À ses propos, on se doute que le producteur a investi pas mal d’énergie dans le nivelage. « J’ai commencé à en faire dès 1994, raconte-t-il. Les premières années, on faisait de 200 à 300 heures de nivelage par année. Ensuite, ça a ralenti, puis on a acheté plusieurs terres voisines qu’on a renippées à notre goût. Maintenant, bien des fois, je le fais faire parce que je n’ai pratiquement plus le temps, mais on en fait au moins une centaine d’heures par année. Les champs qui ont une pente régulière sont pas mal terminés, mais on a un problème d’assiette à certaines places parce qu’on ne veut pas casser la pente. »

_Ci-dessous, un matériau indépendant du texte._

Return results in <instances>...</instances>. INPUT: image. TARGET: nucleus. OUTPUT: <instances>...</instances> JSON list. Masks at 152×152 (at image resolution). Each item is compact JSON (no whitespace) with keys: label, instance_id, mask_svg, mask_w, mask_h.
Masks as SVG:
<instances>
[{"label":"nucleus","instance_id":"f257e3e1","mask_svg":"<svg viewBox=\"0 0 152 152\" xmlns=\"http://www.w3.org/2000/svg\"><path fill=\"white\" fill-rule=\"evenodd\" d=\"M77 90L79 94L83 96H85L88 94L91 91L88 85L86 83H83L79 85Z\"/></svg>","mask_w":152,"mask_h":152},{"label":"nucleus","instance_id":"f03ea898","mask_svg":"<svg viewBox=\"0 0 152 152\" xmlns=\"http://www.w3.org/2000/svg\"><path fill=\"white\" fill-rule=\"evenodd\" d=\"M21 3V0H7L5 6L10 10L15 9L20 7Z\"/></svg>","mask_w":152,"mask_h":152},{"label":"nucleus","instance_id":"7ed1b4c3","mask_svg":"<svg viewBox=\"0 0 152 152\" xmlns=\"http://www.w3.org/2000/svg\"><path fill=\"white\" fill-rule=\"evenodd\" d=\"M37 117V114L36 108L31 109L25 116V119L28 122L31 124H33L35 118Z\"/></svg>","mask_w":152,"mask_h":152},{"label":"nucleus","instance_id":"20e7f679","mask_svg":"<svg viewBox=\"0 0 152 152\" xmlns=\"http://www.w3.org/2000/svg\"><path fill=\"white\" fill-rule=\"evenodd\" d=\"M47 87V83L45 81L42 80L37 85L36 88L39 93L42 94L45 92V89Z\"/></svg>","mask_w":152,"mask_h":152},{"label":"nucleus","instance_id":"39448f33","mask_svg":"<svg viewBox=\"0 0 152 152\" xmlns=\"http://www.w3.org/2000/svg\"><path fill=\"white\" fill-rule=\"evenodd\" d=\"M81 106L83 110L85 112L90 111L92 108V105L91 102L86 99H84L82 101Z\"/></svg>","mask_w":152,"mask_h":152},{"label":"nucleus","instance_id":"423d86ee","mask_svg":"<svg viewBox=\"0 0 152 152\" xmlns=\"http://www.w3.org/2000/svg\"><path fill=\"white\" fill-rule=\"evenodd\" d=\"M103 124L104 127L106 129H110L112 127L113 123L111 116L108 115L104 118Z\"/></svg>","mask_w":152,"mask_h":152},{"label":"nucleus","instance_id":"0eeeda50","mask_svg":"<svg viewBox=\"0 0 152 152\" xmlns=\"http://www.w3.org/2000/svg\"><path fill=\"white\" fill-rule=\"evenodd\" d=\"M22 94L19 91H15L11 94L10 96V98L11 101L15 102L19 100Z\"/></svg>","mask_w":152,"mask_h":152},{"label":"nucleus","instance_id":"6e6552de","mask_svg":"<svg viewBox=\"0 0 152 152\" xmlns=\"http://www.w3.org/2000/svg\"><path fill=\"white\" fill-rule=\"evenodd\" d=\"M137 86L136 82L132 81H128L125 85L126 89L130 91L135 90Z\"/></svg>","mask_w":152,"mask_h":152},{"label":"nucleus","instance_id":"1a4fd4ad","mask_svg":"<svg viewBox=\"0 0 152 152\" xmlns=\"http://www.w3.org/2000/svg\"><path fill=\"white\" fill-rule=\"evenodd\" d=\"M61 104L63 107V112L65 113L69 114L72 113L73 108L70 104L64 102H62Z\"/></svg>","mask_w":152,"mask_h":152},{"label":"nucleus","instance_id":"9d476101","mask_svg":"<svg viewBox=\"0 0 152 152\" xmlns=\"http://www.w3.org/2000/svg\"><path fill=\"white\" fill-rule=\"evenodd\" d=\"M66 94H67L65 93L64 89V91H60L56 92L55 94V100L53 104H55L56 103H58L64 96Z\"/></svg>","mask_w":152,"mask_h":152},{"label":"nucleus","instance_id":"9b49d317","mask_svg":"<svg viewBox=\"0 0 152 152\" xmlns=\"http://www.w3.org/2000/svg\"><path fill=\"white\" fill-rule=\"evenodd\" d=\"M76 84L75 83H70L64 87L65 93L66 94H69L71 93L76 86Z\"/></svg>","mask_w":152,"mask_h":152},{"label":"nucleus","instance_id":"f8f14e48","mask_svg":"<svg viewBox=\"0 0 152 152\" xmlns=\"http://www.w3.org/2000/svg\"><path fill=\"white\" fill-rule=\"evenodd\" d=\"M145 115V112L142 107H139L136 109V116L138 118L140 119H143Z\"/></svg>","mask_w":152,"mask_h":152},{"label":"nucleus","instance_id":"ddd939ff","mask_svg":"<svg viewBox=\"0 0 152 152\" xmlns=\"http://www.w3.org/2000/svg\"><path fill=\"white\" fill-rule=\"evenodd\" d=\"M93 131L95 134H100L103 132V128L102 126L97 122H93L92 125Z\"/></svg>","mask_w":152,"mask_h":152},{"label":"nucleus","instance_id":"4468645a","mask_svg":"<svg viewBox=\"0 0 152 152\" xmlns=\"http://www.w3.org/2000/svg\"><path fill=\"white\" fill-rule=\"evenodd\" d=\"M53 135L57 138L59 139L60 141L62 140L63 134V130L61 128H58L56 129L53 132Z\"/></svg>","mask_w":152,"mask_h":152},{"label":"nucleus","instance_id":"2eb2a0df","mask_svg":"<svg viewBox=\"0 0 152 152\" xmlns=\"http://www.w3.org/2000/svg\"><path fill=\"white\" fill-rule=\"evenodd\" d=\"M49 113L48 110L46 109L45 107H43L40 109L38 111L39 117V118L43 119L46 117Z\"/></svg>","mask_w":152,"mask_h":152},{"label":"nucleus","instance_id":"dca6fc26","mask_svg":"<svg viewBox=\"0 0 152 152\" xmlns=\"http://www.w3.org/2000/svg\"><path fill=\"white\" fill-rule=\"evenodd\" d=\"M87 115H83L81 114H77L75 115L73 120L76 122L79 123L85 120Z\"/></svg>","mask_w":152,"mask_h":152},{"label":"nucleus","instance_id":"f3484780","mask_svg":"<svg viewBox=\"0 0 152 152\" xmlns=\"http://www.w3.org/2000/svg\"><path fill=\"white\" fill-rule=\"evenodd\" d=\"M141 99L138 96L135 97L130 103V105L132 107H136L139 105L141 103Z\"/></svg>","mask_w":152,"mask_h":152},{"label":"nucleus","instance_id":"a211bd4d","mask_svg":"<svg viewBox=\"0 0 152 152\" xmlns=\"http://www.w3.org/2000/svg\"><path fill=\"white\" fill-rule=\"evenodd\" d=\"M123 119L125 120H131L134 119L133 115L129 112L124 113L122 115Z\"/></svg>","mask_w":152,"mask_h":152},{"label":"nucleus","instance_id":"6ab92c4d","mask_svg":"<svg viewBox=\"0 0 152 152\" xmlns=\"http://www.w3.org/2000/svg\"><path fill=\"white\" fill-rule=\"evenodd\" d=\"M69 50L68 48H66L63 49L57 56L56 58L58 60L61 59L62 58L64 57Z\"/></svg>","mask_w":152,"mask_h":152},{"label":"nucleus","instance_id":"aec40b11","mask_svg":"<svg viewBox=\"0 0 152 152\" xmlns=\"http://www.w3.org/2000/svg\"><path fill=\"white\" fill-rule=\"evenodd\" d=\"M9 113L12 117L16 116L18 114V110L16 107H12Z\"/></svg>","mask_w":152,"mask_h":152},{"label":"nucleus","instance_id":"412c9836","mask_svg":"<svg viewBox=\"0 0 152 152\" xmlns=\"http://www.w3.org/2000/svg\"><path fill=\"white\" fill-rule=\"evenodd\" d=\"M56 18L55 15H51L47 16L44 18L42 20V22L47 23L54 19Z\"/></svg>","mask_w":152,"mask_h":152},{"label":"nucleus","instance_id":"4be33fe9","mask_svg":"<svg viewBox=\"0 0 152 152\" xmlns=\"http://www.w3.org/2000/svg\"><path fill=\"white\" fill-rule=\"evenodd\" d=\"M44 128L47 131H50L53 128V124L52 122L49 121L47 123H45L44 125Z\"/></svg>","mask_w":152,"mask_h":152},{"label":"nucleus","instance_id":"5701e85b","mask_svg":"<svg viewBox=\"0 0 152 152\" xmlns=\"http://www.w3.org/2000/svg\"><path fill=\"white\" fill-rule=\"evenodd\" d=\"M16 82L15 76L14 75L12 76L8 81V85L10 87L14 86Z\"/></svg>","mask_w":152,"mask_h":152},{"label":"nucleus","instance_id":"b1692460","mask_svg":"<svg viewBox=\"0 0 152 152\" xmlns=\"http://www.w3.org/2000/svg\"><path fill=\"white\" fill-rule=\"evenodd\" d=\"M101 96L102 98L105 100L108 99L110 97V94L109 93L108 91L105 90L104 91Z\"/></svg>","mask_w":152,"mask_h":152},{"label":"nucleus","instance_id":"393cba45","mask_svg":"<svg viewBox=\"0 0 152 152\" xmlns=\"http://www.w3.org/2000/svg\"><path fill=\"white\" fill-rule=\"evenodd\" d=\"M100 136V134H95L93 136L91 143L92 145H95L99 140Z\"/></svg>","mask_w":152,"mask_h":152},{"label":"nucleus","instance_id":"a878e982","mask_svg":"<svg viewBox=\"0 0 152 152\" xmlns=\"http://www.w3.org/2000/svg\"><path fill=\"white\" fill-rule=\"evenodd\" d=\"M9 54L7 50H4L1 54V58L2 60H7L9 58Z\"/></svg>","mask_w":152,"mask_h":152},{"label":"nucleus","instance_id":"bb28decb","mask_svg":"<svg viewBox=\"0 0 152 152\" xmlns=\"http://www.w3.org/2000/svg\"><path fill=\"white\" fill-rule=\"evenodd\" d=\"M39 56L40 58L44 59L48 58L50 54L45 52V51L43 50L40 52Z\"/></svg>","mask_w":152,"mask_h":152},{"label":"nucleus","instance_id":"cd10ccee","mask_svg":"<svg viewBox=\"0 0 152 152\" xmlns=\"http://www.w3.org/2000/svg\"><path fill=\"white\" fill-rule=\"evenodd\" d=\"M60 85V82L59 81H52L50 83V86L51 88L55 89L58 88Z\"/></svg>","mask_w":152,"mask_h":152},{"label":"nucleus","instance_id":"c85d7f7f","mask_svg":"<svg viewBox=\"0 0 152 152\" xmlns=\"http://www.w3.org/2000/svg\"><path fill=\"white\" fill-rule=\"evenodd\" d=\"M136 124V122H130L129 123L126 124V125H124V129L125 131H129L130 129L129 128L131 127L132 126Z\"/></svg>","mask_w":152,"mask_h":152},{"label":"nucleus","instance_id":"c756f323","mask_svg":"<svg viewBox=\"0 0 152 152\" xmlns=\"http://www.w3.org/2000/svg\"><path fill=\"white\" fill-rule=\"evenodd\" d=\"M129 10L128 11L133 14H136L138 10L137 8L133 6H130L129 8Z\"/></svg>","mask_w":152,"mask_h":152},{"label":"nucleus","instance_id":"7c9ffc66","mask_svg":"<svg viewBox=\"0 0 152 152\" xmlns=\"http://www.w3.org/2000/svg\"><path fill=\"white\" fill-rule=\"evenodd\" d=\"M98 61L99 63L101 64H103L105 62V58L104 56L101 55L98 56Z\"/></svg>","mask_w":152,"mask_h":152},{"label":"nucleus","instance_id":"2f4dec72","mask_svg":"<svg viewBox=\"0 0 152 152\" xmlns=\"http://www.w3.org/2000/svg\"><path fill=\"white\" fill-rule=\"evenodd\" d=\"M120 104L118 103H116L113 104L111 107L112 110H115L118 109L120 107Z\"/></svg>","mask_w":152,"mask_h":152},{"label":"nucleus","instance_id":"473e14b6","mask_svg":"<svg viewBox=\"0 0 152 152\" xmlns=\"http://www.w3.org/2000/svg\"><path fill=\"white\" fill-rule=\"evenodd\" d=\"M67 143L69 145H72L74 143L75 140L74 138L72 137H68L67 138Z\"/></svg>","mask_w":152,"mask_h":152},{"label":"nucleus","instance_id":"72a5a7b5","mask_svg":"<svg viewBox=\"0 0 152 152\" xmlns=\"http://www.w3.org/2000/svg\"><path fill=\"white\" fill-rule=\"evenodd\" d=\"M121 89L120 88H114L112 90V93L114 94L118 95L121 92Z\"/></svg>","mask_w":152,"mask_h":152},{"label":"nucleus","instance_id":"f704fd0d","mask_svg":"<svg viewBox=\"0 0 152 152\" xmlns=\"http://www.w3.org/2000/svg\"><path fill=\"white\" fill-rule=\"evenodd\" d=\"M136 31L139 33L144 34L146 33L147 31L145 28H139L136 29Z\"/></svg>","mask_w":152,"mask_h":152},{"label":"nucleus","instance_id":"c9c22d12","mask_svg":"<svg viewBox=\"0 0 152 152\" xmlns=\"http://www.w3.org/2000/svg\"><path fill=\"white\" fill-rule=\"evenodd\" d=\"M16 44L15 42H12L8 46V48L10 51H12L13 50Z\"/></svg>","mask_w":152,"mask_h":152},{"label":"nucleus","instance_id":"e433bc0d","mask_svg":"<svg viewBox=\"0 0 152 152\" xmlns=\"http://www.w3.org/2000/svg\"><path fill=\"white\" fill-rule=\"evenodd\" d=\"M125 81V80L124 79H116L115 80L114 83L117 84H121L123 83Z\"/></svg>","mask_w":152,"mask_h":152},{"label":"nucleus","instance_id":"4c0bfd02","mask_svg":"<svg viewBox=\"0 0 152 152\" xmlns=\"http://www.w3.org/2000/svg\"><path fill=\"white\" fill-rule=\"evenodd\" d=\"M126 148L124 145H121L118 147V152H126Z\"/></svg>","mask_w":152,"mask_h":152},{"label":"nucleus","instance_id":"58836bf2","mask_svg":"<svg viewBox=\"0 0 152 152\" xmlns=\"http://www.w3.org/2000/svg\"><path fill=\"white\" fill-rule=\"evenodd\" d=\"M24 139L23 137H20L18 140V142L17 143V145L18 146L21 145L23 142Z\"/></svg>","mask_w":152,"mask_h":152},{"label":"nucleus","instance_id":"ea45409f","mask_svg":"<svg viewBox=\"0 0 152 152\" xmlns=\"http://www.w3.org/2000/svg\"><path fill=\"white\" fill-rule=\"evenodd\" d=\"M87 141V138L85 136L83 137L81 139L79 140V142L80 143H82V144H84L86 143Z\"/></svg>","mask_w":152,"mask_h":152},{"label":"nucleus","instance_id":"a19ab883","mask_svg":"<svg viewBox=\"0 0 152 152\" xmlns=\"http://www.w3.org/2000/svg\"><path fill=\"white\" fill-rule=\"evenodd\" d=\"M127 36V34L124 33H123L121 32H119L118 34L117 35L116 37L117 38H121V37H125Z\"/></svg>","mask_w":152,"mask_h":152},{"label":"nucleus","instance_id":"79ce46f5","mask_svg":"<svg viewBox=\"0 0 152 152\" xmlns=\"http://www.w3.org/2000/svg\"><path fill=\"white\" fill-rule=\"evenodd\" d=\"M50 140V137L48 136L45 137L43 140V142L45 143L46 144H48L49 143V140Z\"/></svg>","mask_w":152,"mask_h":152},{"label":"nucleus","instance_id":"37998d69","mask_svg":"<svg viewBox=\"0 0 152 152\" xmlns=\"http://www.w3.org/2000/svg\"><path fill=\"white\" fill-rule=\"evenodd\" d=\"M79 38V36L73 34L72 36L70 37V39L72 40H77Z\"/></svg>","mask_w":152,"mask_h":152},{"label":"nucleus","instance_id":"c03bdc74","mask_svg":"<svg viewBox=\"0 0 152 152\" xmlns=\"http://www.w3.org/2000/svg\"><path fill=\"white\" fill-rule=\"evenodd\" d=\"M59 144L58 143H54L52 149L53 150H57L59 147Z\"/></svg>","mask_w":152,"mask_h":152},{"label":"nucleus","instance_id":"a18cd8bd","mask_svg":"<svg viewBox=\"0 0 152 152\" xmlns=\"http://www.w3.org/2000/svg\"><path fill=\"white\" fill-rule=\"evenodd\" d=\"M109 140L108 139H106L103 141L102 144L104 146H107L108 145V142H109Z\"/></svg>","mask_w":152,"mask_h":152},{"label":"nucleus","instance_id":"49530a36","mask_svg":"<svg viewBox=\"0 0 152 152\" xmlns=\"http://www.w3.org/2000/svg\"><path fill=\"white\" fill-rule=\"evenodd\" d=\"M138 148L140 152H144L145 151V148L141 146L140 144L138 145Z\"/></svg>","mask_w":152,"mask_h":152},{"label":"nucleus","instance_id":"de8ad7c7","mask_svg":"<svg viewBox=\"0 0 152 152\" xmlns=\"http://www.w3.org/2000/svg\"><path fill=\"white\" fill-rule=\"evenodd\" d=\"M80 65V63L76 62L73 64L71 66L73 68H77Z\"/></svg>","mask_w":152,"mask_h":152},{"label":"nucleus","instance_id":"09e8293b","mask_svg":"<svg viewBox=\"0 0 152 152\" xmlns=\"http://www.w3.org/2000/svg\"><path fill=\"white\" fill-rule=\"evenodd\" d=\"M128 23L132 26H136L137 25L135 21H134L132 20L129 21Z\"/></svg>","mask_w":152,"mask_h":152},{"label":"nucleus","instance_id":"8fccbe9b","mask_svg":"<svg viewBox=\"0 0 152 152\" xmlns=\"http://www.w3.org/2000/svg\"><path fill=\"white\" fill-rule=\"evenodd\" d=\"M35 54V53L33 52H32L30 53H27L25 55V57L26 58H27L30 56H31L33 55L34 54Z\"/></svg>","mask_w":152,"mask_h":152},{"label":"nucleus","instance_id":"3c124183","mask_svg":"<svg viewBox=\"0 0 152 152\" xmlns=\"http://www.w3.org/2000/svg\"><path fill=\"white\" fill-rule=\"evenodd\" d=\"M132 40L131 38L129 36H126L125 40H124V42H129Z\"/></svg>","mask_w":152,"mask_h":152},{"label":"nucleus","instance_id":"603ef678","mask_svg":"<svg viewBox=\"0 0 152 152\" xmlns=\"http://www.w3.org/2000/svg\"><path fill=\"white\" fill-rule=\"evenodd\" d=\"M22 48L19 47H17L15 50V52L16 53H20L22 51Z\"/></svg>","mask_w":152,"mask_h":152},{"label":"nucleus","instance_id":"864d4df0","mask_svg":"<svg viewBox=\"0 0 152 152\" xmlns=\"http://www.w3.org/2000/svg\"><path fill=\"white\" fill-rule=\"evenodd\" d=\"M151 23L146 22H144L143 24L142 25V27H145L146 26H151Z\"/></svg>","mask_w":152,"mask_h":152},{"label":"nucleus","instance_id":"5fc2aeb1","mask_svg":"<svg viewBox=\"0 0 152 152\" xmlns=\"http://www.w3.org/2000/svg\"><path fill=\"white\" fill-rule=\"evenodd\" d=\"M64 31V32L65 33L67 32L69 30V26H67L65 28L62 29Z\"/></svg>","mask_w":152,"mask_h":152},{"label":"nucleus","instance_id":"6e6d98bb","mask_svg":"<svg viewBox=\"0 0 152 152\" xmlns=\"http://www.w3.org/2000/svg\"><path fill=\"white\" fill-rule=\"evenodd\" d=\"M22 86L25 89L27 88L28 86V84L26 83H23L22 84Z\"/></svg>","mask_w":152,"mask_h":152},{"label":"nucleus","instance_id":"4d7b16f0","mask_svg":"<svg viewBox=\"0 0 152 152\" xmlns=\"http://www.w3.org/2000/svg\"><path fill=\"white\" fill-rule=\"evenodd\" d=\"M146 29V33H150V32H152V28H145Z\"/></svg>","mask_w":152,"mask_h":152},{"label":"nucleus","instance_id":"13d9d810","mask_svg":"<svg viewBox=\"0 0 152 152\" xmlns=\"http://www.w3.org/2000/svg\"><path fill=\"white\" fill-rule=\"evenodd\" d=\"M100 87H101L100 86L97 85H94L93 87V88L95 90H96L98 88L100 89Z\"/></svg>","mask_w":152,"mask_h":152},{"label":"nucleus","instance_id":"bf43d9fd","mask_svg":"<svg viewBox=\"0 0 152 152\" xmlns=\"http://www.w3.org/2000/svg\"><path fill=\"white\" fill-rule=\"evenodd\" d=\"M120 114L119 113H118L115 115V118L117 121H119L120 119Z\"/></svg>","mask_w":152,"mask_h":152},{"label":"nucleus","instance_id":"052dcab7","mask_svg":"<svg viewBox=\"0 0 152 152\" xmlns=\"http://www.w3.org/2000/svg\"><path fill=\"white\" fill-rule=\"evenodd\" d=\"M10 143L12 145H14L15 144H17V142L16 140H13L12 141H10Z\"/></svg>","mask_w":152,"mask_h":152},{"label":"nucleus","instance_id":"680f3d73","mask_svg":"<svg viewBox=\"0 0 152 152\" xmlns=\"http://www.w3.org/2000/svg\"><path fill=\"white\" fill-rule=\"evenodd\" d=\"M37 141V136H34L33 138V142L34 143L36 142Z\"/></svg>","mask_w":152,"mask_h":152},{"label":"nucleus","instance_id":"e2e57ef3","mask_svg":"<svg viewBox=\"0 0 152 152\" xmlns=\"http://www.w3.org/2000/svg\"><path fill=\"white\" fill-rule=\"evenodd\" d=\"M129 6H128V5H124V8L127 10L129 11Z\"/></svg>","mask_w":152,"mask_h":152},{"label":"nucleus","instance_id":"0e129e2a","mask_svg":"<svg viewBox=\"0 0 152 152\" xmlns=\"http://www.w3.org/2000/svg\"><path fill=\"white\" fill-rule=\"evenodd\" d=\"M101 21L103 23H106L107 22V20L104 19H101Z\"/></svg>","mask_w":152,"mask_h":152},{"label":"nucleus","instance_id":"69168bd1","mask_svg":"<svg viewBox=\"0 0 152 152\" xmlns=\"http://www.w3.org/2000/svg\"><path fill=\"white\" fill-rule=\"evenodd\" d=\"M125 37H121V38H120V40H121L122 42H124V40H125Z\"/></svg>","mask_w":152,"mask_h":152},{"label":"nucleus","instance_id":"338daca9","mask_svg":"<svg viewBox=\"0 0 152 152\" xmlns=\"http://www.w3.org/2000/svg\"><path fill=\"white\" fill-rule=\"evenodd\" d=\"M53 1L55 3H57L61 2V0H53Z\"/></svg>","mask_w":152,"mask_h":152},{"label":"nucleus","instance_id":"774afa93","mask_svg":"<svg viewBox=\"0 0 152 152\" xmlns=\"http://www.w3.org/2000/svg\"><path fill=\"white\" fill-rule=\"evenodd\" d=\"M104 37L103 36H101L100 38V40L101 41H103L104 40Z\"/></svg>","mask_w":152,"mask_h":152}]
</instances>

Indispensable, le drainage
À l’écouter, on devine aussi que Marcel Bisson a investi beaucoup d’énergie également dans le drainage. De fait, il confirme que toutes ses terres sont drainées. On aurait tort de croire que, comme il s’agit de loam sableux et qu’il y a une pente plus ou moins prononcée à peu près partout, ses terres se drainent bien naturellement. « Pour moi, le drainage, c’est un élément essentiel pour faire une agriculture rentable, du moins dans notre coin de pays », estime-t-il.
Pour le démontrer, il nous amène sur un plateau où il a semé du blé d’automne quelques jours avant. L’opération y a laissé des traces profondes. « J’ai drainé les deux côtés du plateau parce que comme ils sont plus bas, ils avaient tendance à se tenir humides, décrit-il. Mais le plateau lui-même, je n’ai jamais eu besoin de le drainer. Jusqu’à cette année avec l’été pluvieux qu’on a eu. Quand je suis arrivé sur le plateau, j’ai eu peur de me prendre ! »
« Je pensais n’avoir jamais besoin de drainer ce plateau, mais je pense qu’il va l’être l’année prochaine », ajoute-t-il avec un demi-sourire.

Le drainage, d’ailleurs, va rester au cœur des projets du producteur dans les prochaines années. « J’ai quelques terres qui ont été drainées dans les années 90 avec un espacement de 60 pieds, décrit-il. En plus, il y avait là-dedans des drains de trois pouces. On pense intercaler des drains. Ça se peut aussi qu’on refasse le système de drainage au complet. »
Un autre des projets de Marcel Bisson, à plus long terme celui-là, c’est d’adopter les applications à taux variable. Avec une telle topographie, on peut comprendre le producteur de vouloir prendre en compte la variabilité de ses sols dans ses applications d’intrants. « On voit bien les variations sur les cartes de rendement que produit l’entrepreneur qui fait nos battages, rapporte-t-il. Au moment où l’on se parle, on a fait de l’échantillonnage de sol géolocalisé dans trois champs et on y a ensuite fait des applications de chaux à taux variable. J’ai l’intention de faire le tour de mes champs tranquillement. »
Ferme L’Espoir
Propriétaires : Marcel Bisson et Johanne Carrier.
Municipalité : Saint-Claude, en Estrie.
Troupeau : 185 vaches en lactation.
Cultures : 450 hectares de prairies légumineuses-graminées, de maïs-ensilage, de maïs-grain humide, de maïs-grain sec, de soya et de blé d’automne.
Particularités : topographie accidentée, sols peu profonds et prairies.